An important output consequence of striatal activity during pre-movement delay periods, via basal ganglia outputs directed to the frontal cortex [3, 6, 127], may be to maintain ongoing neuronal activity in the very cells that send corticostriatal inputs to the striatum [15, 127], i.e. those cortical cells coding movement direction during the pre-movement delay period (see figure 3). As noted above, cortical inputs carrying these movement-direction codes to putamen cells (RA, RB) are likely to originate in M1 and the SMA [8]. Putamen cells (a, b, c, d) send projections to internal segments of the globus pallidus (GPi) which project to specific thalamic nuclei (including VLo and VAmc), which, in turn, project to M1 and SMA [1, 6, 62, 124]. Point-to-point closed loop circuitry is unnecessary for striatal-mediated persistent activity in frontal cortical cells so long as thalamocortical input to M1 and SMA excites (or prevents inhibition of) those cortical cells that are already active, i.e., maintains the activity of currently–active sets of cortical cells [127]. DA-mediated strengthening of currently-active corticostriatal synapses (figure 3, R1A/OB to b) would be expected to increase the future likelihood that the cortical movement preparation signal will lead to striatal output activation. This may permit persistent reverberatory activity of the cortical cells coding movement direction until the time when the trigger stimulus occasions movement initiation. (It has been suggested that movement-related activity of frontal cortical cells during pre-movement delay periods is terminated by thalamocortical signals reflecting corollary discharge that corresponds to movement initiation [26, 127, 163]).
Figure 3.
Cortical M1 and SMA inputs coding the direction of an upcoming limb movement (RA, RB) and cortical cells coding expected reward outcome (OA, OB) send converging projections to striatal output cells (a, b, c, d) which, via striato-pallido-thalamo-cortical pathways promote persistence of activity in the cortical cells. If the animal initiates a behavioral response leading to a reward or reward-predicting cue, the currently active synapses (RA/OB to b) are strengthened by DA-mediated LTP, increasing the likelihood that the same cortical inputs will produce reverberatory activity in the circuit in the future. Once the relevant corticostriatal synapses have been strengthened by DA responses to the reward-predicting cue (e.g., a trigger stimulus associated with response-contingent reward delivery), the likelihood of future reverberatory activity through those synapses will be increased even if future inputs arrive earlier in the trial (e.g., seconds prior to the trigger stimulus).

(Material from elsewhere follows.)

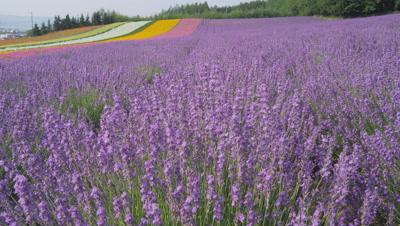 Flower field at Farm Tomita in Furano, Hokkaido, Japan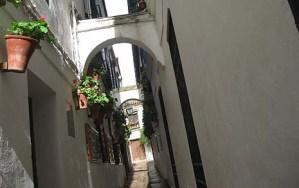 Flower Street, Cordoba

Adding plausibility to this type of model, thalamostriatal inputs appear to generate ‘upstates’ in striatal cells [127], i.e., stable states of membrane depolarization just below action potential threshold that are necessary in order for incoming glutamate signals to generate action potentials in the striatal cell [105, 161]. Therefore, after the striatal output cell has been activated by its cortical inputs, driving its pallido-thalamo-cortical circuit, projections from thalamus to striatum may promote the maintenance of the striatal upstate until the next corticostriatal signal arrives. Selective facilitation of the activity of currently-active cortical cells may similarly result from thalamocortical promotion of their upstate maintenance [127].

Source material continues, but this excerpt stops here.